>> START TEXT SHOWN

I have a serious man crush on Julian Weigl.

Reus on the other hand not really in top form, yet. Shows our strength in the offense, that we are not overly dependent on his magic, though. Stark contrast to Wolfsburg.
 
Maybe it is because of the microphone placement but our support has not outsung a home support in the Bundesliga that heavily in a long time.

Ingolstadt is really shit all over the place. Shit team, shit tactics, shit support. Just go back where you belong. Man, I have not disliked a Bundesliga team that much in about a decade.
 
So, Tuchel´s record so far in the season:

Six games, six wins, goal difference 19-3.

Life is good again :drool:
 
So, Tuchel´s record so far in the season:

Six games, six wins, goal difference 19-3.

Life is good again :drool:
Wouldn't make that statement just yet though, it's early in the season. We could have scored at least 7 goals today!
 
Ingolstadt is really shit all over the place. Shit team, shit tactics, shit support. Just go back where you belong. Man, I have not disliked a Bundesliga team that much in about a decade.
:lol: . Where do they belong though?
 
Just love how they managed to hold on to every great player they have on their books. And how reenergized they look. Great game again but that said Aubamayang needs to put his sitters away, against better teams this could come back to haunt them.
 
Wouldn't make that statement just yet though, it's early in the season. We could have scored at least 7 goals today!

Of course it means very little that we are top of the table right now. We will also suffer set backs in the future.

However, I look at it from a different perspective. Just a year ago the thought of a time after Klopp was a frightening one. After a simply horrible season, Tuchel´s job was a very hard one. Short and complicated pre season because of the asia tour and the early EL games, which were of course against smaller sides, but still KO matches. Every match could have caused big problems in the long run.

Overall the transition was just really, really smooth. Old problem cases like Mkhitaryan, Kagawa, Hummels or Gündogan look sharp and bring their potential on the pitch. The whole team shows great morale and confidence and Tuchel looks really comfortable with the greater responsibility and medial exposure. It is not the results, which are really good, but also the performances itself.

:lol: . Where do they belong though?

3rd league as far as I´m concerned.
 
Of course it means very little that we are top of the table right now. We will also suffer set backs in the future.

>> END TEXT SHOWN

### GIVEN PROBLEM 1
In the football discussion, what is Tuchel's record so far in the season?

>> START DATA IN THIS EXERCISE

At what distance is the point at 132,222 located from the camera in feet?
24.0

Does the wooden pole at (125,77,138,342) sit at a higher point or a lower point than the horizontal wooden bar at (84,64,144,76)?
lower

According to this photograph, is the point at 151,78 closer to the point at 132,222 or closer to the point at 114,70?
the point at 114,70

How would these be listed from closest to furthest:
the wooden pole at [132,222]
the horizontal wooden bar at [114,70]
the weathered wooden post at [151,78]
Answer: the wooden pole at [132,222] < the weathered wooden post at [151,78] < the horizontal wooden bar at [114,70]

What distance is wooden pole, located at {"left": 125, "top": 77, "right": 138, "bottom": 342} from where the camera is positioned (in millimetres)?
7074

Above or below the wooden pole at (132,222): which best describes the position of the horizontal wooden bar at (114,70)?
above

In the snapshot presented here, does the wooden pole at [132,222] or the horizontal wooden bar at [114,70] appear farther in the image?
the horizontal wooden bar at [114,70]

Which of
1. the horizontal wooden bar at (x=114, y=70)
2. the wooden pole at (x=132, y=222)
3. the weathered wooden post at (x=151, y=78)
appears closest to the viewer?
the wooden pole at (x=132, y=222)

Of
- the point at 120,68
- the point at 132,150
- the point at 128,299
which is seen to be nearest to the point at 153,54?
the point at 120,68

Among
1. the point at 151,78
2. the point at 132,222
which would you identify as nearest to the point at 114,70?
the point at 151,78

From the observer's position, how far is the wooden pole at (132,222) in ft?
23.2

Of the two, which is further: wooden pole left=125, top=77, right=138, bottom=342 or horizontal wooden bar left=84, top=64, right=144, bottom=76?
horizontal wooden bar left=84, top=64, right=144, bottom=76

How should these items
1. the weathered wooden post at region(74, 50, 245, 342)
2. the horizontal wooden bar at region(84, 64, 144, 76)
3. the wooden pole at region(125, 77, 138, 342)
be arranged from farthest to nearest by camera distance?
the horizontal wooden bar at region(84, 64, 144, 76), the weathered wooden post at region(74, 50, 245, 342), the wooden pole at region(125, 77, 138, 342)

>> END DATA IN THIS EXERCISE

### GIVEN PROBLEM 2
Output the rows again word for word, starting at the line that contains "According to this" and ending with the last line of the rows.

### EXERCISE RESPONSE 1
Six games, six wins, goal difference 19-3.

### EXERCISE RESPONSE 2
According to this photograph, is the point at 151,78 closer to the point at 132,222 or closer to the point at 114,70?
the point at 114,70

How would these be listed from closest to furthest:
the wooden pole at [132,222]
the horizontal wooden bar at [114,70]
the weathered wooden post at [151,78]
Answer: the wooden pole at [132,222] < the weathered wooden post at [151,78] < the horizontal wooden bar at [114,70]

What distance is wooden pole, located at {"left": 125, "top": 77, "right": 138, "bottom": 342} from where the camera is positioned (in millimetres)?
7074

Above or below the wooden pole at (132,222): which best describes the position of the horizontal wooden bar at (114,70)?
above

In the snapshot presented here, does the wooden pole at [132,222] or the horizontal wooden bar at [114,70] appear farther in the image?
the horizontal wooden bar at [114,70]

Which of
1. the horizontal wooden bar at (x=114, y=70)
2. the wooden pole at (x=132, y=222)
3. the weathered wooden post at (x=151, y=78)
appears closest to the viewer?
the wooden pole at (x=132, y=222)

Of
- the point at 120,68
- the point at 132,150
- the point at 128,299
which is seen to be nearest to the point at 153,54?
the point at 120,68

Among
1. the point at 151,78
2. the point at 132,222
which would you identify as nearest to the point at 114,70?
the point at 151,78

From the observer's position, how far is the wooden pole at (132,222) in ft?
23.2

Of the two, which is further: wooden pole left=125, top=77, right=138, bottom=342 or horizontal wooden bar left=84, top=64, right=144, bottom=76?
horizontal wooden bar left=84, top=64, right=144, bottom=76

How should these items
1. the weathered wooden post at region(74, 50, 245, 342)
2. the horizontal wooden bar at region(84, 64, 144, 76)
3. the wooden pole at region(125, 77, 138, 342)
be arranged from farthest to nearest by camera distance?
the horizontal wooden bar at region(84, 64, 144, 76), the weathered wooden post at region(74, 50, 245, 342), the wooden pole at region(125, 77, 138, 342)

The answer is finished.